The La Habra Police Department dispatchers sit behind a wall of monitors, constantly scanning each of six screens as they listen intently to the phone, radio, and officers who stop by with case updates.
They’re constantly multitasking, handling all calls to the police department, police radio calls, 911 calls, tracking officer locations, and monitoring the jail.
They have carefully trained their “dispatch ear” to listen to everything simultaneously.
“They’re pretty much rock stars in my book,” said Lead Records Specialist Cathy Gonzalez. “It takes a very disciplined, very motivated, very thick-skinned person to be a dispatcher.”
It’s a tough job. Dispatch talks to callers in the worst moments of people’s lives. They endure anger and frustration, hectic shifts, and the knowledge that lives are on the line. And through it all, they must be professional, helpful, and calm.
Dispatchers at the La Habra Police Department train for 6 months minimum, in addition to a 3-week Peace Officer Standards and Training course at a local college.
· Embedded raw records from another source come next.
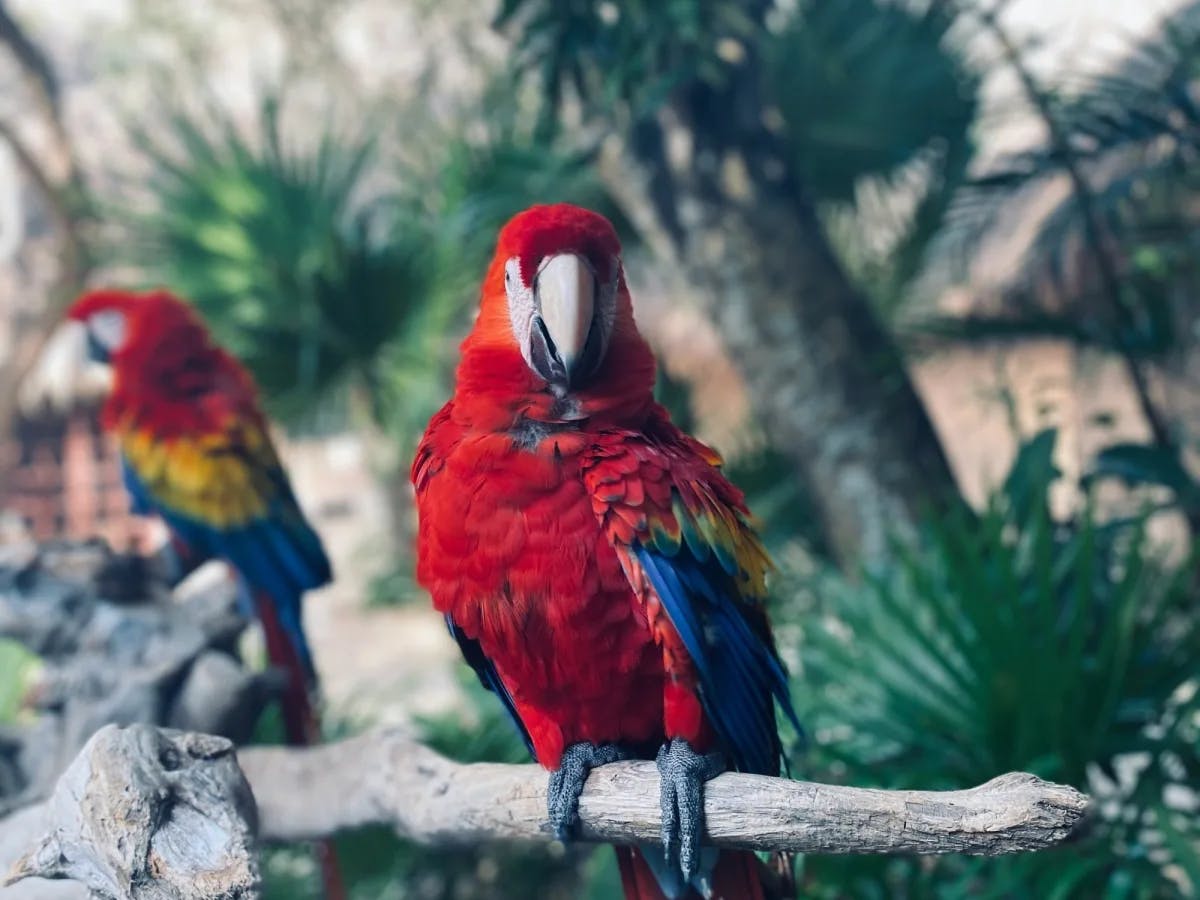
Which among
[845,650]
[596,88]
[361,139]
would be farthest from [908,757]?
[361,139]

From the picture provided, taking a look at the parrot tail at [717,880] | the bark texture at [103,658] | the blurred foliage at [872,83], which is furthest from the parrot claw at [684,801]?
the blurred foliage at [872,83]

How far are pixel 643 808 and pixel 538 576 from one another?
25 centimetres

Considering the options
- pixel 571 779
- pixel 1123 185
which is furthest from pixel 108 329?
pixel 1123 185

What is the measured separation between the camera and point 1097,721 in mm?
1396

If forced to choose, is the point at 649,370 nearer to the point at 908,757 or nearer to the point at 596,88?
the point at 908,757

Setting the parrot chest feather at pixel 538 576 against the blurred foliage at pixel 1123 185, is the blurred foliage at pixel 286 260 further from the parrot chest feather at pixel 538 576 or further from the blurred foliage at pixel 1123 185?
the parrot chest feather at pixel 538 576

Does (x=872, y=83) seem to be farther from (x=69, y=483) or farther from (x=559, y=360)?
(x=69, y=483)

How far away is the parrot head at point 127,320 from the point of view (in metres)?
1.79

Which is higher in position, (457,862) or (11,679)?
(11,679)

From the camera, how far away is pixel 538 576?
2.93 feet

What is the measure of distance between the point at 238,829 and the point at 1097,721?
3.95 ft

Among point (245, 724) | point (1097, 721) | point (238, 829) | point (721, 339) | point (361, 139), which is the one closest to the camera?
point (238, 829)

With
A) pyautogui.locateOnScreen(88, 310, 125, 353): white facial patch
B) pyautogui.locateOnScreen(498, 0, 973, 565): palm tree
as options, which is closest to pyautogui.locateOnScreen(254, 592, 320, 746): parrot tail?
pyautogui.locateOnScreen(88, 310, 125, 353): white facial patch

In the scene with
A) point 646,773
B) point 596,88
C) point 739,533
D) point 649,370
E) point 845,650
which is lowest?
point 845,650
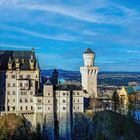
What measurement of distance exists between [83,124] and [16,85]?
14.3 metres

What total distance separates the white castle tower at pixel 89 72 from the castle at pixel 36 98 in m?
10.7

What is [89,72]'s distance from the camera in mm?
103062

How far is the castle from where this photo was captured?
297ft

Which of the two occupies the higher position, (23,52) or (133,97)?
(23,52)

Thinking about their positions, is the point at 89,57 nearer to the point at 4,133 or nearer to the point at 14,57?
the point at 14,57

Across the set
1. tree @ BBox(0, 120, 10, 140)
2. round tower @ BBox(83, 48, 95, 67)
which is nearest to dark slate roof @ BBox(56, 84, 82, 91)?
round tower @ BBox(83, 48, 95, 67)

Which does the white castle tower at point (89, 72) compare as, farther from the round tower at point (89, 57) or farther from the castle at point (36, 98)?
the castle at point (36, 98)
“It’s way harder than what I thought it would be,” said Alexis Cornejo, who’s training to be a dispatcher at La Habra Police Department. “You’re always doing something. Even when it’s slow you’ll have something… You deal with different personalities and traits, and some people are nice and some people are mean. That’s definitely the hardest part.”
Cornejo studied forensics and criminal justice at Cal State Long Beach and was looking for a job in law enforcement when dispatcher Jennifer Romo-Andrade invited her to the La Habra Police Department to learn more.
“I never thought about dispatching, and I sat in here and saw it was a pretty interesting job,” Cornejo said.
Dispatch fulfills a life-long dream for lead dispatcher and acting supervisor Kristen Kernohan, who is following in the footsteps of her aunt, Kathy Moan, a Wyoming Highway Patrol dispatcher.
“I was 12 years old,” said Kernohan, who’s now been with the La Habra Police Department for 21 years. “I just remember being in her dispatch center and watching her… from that point on I wanted to be in law enforcement.”
The eight La Habra dispatchers work three 12-hour shifts, with an additional 8-hour shift every other week. To keep their hands free for typing, they wear headsets and step on a foot pedal to answer calls. In addition to their phone, radio, and monitoring duties, they also handle tasks like false alarm billing, alarm renewals, trespassing notices, and making copies of calls for service/radio transmission for court purposes.
“It’s different every day,” Kernohan said. “You never know what you’re going to come in to. And it’s always challenging.”
Kernohan particularly loves helping officers find missing people.
“I like to piece it together and try to figure it out,” she said. “A lot of us have that drive to find someone. If you committed a crime, we’re going to find out who you are. One of my favorite things is doing the research.”
In one case, a resident called 911 after seeing a man enter the back door of their home. Kernohan knew officers were searching for a man who fled a crime scene on foot, and made the connection. She kept the resident calm on the phone and instructed them to exit through an upstairs window while the suspect was downstairs and officers surrounded the house.
“Long story short, we had to have a K9 go in and the man was apprehended,” Kernohan said. “It’s not just the work we did in here, but the officers and the complete teamwork. I walked out of there that day going, ‘that’s why I do this.’”
The desire to help people is a common thread in the La Habra Police Department Communications Center, and is the reason Gonzalez changed careers to become a dispatcher after 25 years as a casino audit supervisor, though she now works in dispatch part-time and spends most of her hours in the records department.
“It’s a good feeling at the end of the day to know you helped out so many people,” Cornejo said.